About this task → Please repeat the entries below exactly as written, leaving out any images.

START Records to process

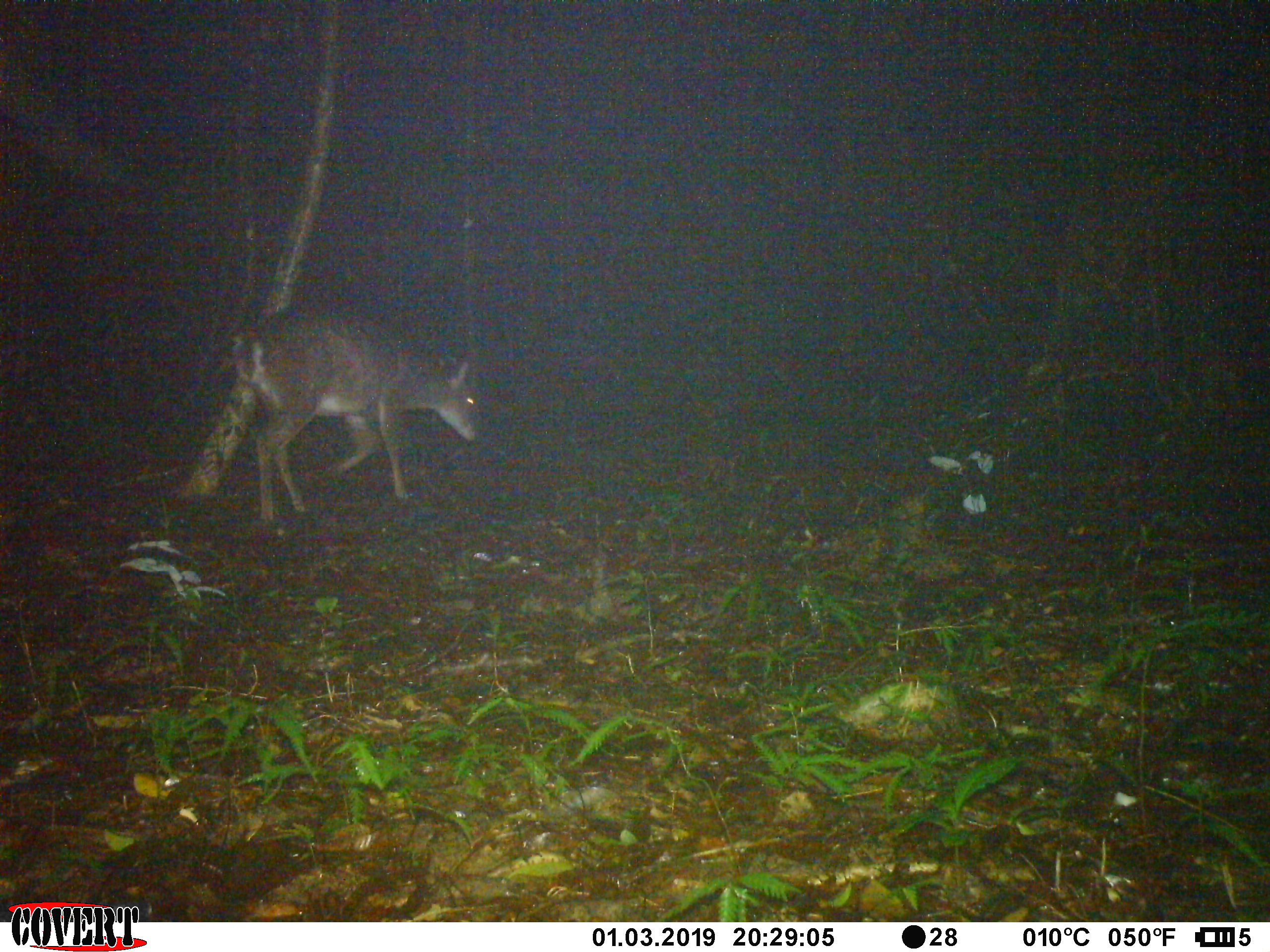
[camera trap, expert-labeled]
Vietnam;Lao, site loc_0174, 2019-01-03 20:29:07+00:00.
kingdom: Animalia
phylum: Chordata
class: Mammalia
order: Artiodactyla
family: Cervidae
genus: Muntiacus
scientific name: Muntiacus vuquangensis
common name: large-antlered muntjac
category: large antlered muntjac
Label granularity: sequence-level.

END Records to process

Answer →
[camera trap, expert-labeled]
Vietnam;Lao, site loc_0174, 2019-01-03 20:29:07+00:00.
kingdom: Animalia
phylum: Chordata
class: Mammalia
order: Artiodactyla
family: Cervidae
genus: Muntiacus
scientific name: Muntiacus vuquangensis
common name: large-antlered muntjac
category: large antlered muntjac
Label granularity: sequence-level.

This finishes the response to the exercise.